WHAT YOU ARE ASKED TO DO
Reproduce the material with every "sandy ground" switched to "gravel lot" and everything else unchanged. Leave the pictures out.

[Records from a spatial question set]
*-*-*

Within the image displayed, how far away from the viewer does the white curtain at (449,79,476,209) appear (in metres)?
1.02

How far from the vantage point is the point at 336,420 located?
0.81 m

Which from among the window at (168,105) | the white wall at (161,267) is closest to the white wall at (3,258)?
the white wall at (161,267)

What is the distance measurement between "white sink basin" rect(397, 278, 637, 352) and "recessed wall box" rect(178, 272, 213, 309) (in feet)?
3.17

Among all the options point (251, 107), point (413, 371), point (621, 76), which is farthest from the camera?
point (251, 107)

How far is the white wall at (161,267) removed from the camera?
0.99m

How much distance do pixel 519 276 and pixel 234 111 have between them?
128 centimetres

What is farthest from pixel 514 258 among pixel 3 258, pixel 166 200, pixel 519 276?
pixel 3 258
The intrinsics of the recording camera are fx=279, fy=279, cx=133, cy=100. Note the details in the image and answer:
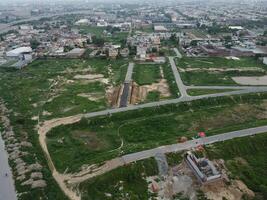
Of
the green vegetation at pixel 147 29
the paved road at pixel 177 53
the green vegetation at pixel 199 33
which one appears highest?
the paved road at pixel 177 53

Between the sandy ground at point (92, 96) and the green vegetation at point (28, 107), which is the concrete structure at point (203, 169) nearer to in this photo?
the green vegetation at point (28, 107)

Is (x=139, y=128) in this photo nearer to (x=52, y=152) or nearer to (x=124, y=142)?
(x=124, y=142)

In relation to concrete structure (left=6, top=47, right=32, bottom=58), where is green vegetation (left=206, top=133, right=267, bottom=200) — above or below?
above

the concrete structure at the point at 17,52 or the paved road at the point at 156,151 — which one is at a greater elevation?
the paved road at the point at 156,151

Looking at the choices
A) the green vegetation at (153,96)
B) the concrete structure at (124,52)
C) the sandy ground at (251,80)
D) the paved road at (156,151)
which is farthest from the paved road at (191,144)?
the concrete structure at (124,52)

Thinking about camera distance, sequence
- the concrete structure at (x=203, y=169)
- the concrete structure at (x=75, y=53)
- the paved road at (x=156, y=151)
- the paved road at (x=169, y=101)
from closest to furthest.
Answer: the concrete structure at (x=203, y=169)
the paved road at (x=156, y=151)
the paved road at (x=169, y=101)
the concrete structure at (x=75, y=53)

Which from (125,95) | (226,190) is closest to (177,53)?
(125,95)

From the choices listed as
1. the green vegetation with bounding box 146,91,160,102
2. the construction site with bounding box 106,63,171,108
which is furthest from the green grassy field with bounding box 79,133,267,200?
the construction site with bounding box 106,63,171,108

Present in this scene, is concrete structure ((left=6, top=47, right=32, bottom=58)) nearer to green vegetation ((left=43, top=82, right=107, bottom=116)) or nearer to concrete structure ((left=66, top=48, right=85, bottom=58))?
concrete structure ((left=66, top=48, right=85, bottom=58))
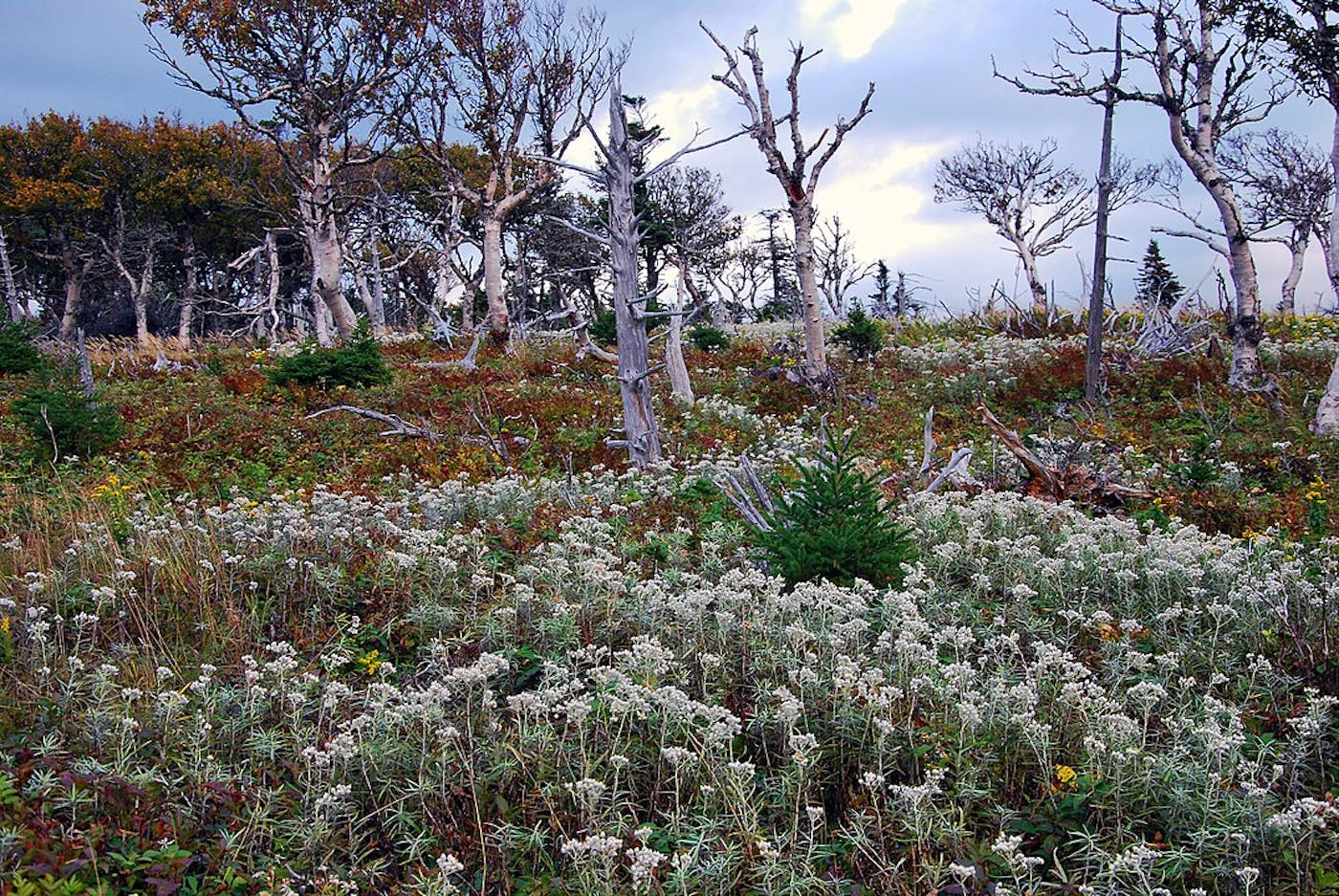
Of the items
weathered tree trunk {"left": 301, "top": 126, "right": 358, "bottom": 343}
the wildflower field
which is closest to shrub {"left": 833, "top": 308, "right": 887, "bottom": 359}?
the wildflower field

*-*-*

RESULT OF THE TASK
Within the image displayed, how far away from the viewer does the white curtain at (449,79,476,209) appear (in metres)?
1.02

How far from the vantage point is the point at 336,420 located?
0.81 m

Which from among the window at (168,105) | the white wall at (161,267) is closest to the white wall at (3,258)?
the white wall at (161,267)

What is the distance measurement between "white sink basin" rect(397, 278, 637, 352) and "recessed wall box" rect(178, 272, 213, 309) (in feet)?
3.17

Among all the options point (251, 107), point (413, 371), point (621, 76), which is farthest from the camera?
point (251, 107)

How far is the white wall at (161,267) removed from the camera?
0.99m

How much distance do pixel 519 276 and pixel 234 111 have between them?
128 centimetres

What is farthest from pixel 514 258 among pixel 3 258, pixel 166 200, pixel 519 276?
pixel 3 258
The intrinsics of the recording camera are fx=279, fy=279, cx=133, cy=100. Note the details in the image and answer:
Of
the green vegetation at pixel 147 29
the paved road at pixel 177 53
the green vegetation at pixel 199 33
which one appears highest?
the paved road at pixel 177 53

Between the gravel lot at point (92, 96) and the green vegetation at point (28, 107), which is the concrete structure at point (203, 169) nearer to in this photo?
the green vegetation at point (28, 107)

Is (x=139, y=128) in this photo nearer to (x=52, y=152) or nearer to (x=124, y=142)?
(x=124, y=142)

In relation to concrete structure (left=6, top=47, right=32, bottom=58), where is green vegetation (left=206, top=133, right=267, bottom=200) — above or below?
above

the concrete structure at the point at 17,52 or the paved road at the point at 156,151 — which one is at a greater elevation?
the paved road at the point at 156,151

Looking at the choices
A) the green vegetation at (153,96)
B) the concrete structure at (124,52)
C) the gravel lot at (251,80)
D) the paved road at (156,151)
which is farthest from the paved road at (191,144)?
the concrete structure at (124,52)

Thinking about camera distance, sequence
- the concrete structure at (x=203, y=169)
- the concrete structure at (x=75, y=53)
- the paved road at (x=156, y=151)
- the paved road at (x=169, y=101)
from closest to furthest.
Answer: the concrete structure at (x=203, y=169)
the paved road at (x=156, y=151)
the paved road at (x=169, y=101)
the concrete structure at (x=75, y=53)

Which from (125,95) | (226,190) is closest to (177,53)?
(125,95)

From the choices listed as
1. the green vegetation with bounding box 146,91,160,102
2. the construction site with bounding box 106,63,171,108
which is furthest from the green grassy field with bounding box 79,133,267,200?
the construction site with bounding box 106,63,171,108

Present in this scene, is concrete structure ((left=6, top=47, right=32, bottom=58)) nearer to green vegetation ((left=43, top=82, right=107, bottom=116)) or nearer to concrete structure ((left=66, top=48, right=85, bottom=58))?
concrete structure ((left=66, top=48, right=85, bottom=58))
Of the items
weathered tree trunk {"left": 301, "top": 126, "right": 358, "bottom": 343}
the wildflower field
which is closest to shrub {"left": 833, "top": 308, "right": 887, "bottom": 359}?
the wildflower field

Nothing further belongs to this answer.